3.2.2 Alter des Kindes
Rz. 18
Durch die Neufassung des Gesetzes wird die bisher streitig diskutierte Frage nach einer Höchstgrenze des Anspruchszeitraums positiv geregelt: Der Freistellungsanspruch besteht während der ersten 12 Monate nach der Entbindung. Damit wird ein sinnvoller Ausgleich der Interessen von Mutter, Kind und Arbeitgeber gefunden. Auch wenn nach den Empfehlungen der Nationalen Stillkommission spätestens zu Beginn des 7. Lebensmonats Beikost eingeführt werden sollte und die mit einem weiteren Stillen verbundenen Vorteile dann zunehmend geringer werden, bedeutet dies nicht, dass das Kind nach den ersten 6 Monaten vollständig abgestillt werden soll. Die Weltgesundheitsorganisation empfiehlt nach entsprechender Beikosteinführung sogar eine Gesamtstilldauer von 24 Monaten.
Allerdings erhalten Kinder nach Vollendung des 1. Lebensjahres i. d. R. auch andere Nahrung als Muttermilch. In der Folge werden die Stillmahlzeiten zumeist so reduziert, dass sie außerhalb der Arbeitszeit – etwa morgens und/oder abends – durchgeführt werden können.
Ist es im Ausnahmefall aus besonderen gesundheitlichen Gründen erforderlich, dass das Kind auch nach Vollendung des 1. Lebensjahrs (fast) vollständig gestillt wird, wird die Mutter gehalten sein, mit dem Arbeitgeber eine Vereinbarung über eine Arbeitszeitreduzierung oder die Lage der Pausen zu treffen. In Ausnahmefällen (z. B. bei einer im Einzelfall atypischen Lage der Arbeitszeit) mag ein Freistellungsanspruch aus § 616 Abs. 1 BGB bestehen. Im Grundsatz soll der Arbeitgeber über das 1. Lebensjahr des Kindes hinaus jedoch nicht mehr mit den Kosten und Schwierigkeiten betrieblicher und organisatorischer Art, die mit der Stillzeitgewährung verbunden sein können, belastet werden.

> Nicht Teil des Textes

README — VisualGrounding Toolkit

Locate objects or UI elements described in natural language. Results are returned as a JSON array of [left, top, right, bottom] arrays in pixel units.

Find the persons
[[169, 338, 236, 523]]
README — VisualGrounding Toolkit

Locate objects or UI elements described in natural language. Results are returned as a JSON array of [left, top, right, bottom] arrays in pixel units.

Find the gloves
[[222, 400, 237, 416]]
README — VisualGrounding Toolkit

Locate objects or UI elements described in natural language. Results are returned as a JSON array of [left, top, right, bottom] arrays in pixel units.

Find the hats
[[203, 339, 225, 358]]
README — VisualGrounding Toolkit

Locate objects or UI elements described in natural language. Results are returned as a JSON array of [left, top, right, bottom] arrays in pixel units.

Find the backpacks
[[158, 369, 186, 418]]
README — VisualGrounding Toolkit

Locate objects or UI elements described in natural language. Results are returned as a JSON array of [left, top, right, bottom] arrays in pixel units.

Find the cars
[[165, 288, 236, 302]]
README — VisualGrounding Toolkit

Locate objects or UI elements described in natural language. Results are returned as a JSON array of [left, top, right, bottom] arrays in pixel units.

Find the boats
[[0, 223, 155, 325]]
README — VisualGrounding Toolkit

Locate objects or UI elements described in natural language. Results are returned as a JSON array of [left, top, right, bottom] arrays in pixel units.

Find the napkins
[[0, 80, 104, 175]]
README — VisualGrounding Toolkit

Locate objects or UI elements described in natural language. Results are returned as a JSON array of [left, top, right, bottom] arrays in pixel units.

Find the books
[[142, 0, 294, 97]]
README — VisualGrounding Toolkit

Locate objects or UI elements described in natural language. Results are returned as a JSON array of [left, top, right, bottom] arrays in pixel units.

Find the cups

3.2.3 Verlangen (§ 7 Abs. 2 Satz 1)
Rz. 19
Eine stillende Frau muss den Freistellungsanspruch geltend machen – der Arbeitgeber weiß in der Regel ja gar nicht, ob und zu welchen Zeiten die Frau stillt. Dabei soll die Frau ihrem Arbeitgeber so früh wie möglich – etwa während der Schutzfristen oder der Elternzeit – allgemein mitteilen, dass sie stillt (§ 15 Abs. 1 Satz 2 MuSchG). Es genügt jede formlose Erklärung,...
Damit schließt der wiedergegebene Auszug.